Published November 16, 2015
Patients with sleep apnea who are tired during the day because they can't wear a breathing mask all night to keep their airways open may be able to reduce daytime sleepiness by using a jaw support instead, a research review suggests.
Millions of patients worldwide wear breathing masks all night to ease sleep apnea, a common disorder that leads to disrupted breathing or shallow breaths during sleep. The masks are connected to a machine that provides continuous positive airway pressure (CPAP), which splints the airway open with an airstream so the upper airway can't collapse during sleep.
Even though CPAP is safe and effective and often doctors' first choice, some patients can't tolerate wearing the masks all night long. For these people, doctors may offer an alternative known as mandibular advancement devices (MAD), which open up space in the airway by pushing out the lower jaw bone to make it less likely that the upper airway collapses during sleep.
Researchers analyzed data from 67 studies with almost 6,900 patients and found patients had a greater reduction in daytime sleepiness with CPAP than with MAD.
But both options were effective enough that the choice of device might be left up to patients' preferences, said senior study author Dr. Malcolm Kohler, chair of respiratory medicine at the University Hospital of Zurich in Switzerland.
"Most doctors still consider CPAP as first-line treatment for patients with obstructive sleep apnea," Kohler said by email. "If a patient cannot really use CPAP adequately e.g. only two to three hours per night, but does fine with a MAD which he can tolerate for seven hours a night, then he should be treated with a MAD."
Kohler and colleagues reviewed previous research on the two treatments for patients with sleep apnea to see how they compared in reducing sleepiness based on a standard 0 to 24 point scale known as the Epworth Sleepiness Scale (ESS).
Higher scores indicate greater degrees of daytime sleepiness based on questions that focus on how often people doze off during different daytime situations and activities.
People in the study who got CPAP had typical ESS scores that were 2.5 points lower than people in control groups who didn't receive treatment, the analysis found.
By comparison, people in the study who got MAD had average ESS scores 1.7 points lower than control groups.
The findings confirm that both CPAP and MAD reduce daytime sleepiness, and the analysis also reinforces that MAD is a good alternative for patients who can't tolerate CPAP, said Dr. Ferran Barbe, who wrote an editorial accompanying the study with colleague Manual Sanchez-de-la-Torre of the respiratory department at the Hospital Universitari Arnau de Vilanova and Santa Maria in Lleida, Spain.
"There are lots of studies focused on CPAP effects and less evidence with MAD," Barbe said by email. "However, in clinical practice MAD also works. The take-home is that we have two good treatments for obstructive sleep apnea."

:: Dataset items ::
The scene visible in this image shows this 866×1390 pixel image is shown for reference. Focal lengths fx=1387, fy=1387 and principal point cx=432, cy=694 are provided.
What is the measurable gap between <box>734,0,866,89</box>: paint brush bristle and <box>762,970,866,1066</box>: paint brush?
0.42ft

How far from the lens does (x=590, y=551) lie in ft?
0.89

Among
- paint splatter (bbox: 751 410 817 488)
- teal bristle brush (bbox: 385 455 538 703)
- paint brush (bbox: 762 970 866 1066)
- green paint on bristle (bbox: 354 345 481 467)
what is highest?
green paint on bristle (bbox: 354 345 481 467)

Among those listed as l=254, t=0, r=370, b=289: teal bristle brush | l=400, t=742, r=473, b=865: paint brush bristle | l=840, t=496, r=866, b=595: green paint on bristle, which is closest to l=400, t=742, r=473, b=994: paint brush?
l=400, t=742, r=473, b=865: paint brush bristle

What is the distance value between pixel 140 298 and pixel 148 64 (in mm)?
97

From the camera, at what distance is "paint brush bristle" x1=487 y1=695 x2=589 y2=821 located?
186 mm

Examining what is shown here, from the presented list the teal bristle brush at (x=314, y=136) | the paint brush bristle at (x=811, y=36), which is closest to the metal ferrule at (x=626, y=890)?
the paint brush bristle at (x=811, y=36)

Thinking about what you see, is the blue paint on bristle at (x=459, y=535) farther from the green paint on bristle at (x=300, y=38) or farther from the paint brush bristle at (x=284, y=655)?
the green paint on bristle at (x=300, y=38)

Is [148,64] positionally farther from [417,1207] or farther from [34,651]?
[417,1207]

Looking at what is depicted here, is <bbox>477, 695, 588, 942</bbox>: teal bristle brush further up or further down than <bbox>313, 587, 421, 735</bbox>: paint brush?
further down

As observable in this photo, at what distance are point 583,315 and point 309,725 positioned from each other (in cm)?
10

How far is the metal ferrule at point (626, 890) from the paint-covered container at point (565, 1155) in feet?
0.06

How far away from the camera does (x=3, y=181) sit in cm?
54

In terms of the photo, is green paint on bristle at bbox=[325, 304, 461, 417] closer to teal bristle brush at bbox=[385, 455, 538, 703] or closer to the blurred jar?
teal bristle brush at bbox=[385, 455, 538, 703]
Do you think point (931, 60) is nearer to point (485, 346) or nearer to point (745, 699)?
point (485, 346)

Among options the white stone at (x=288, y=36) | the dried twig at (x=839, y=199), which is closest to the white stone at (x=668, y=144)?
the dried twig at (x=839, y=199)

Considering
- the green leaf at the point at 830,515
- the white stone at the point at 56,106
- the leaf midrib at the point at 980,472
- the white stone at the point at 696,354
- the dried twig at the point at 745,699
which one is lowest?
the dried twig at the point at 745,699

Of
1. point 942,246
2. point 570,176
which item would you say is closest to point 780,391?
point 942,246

:: Task instructions ::
Transcribe the portion of the sleep apnea article from "Kohler and colleagues" up to and including "than control groups.". The dataset items have nothing to do with this.

:: Result of the exercise ::
Kohler and colleagues reviewed previous research on the two treatments for patients with sleep apnea to see how they compared in reducing sleepiness based on a standard 0 to 24 point scale known as the Epworth Sleepiness Scale (ESS).
Higher scores indicate greater degrees of daytime sleepiness based on questions that focus on how often people doze off during different daytime situations and activities.
People in the study who got CPAP had typical ESS scores that were 2.5 points lower than people in control groups who didn't receive treatment, the analysis found.
By comparison, people in the study who got MAD had average ESS scores 1.7 points lower than control groups.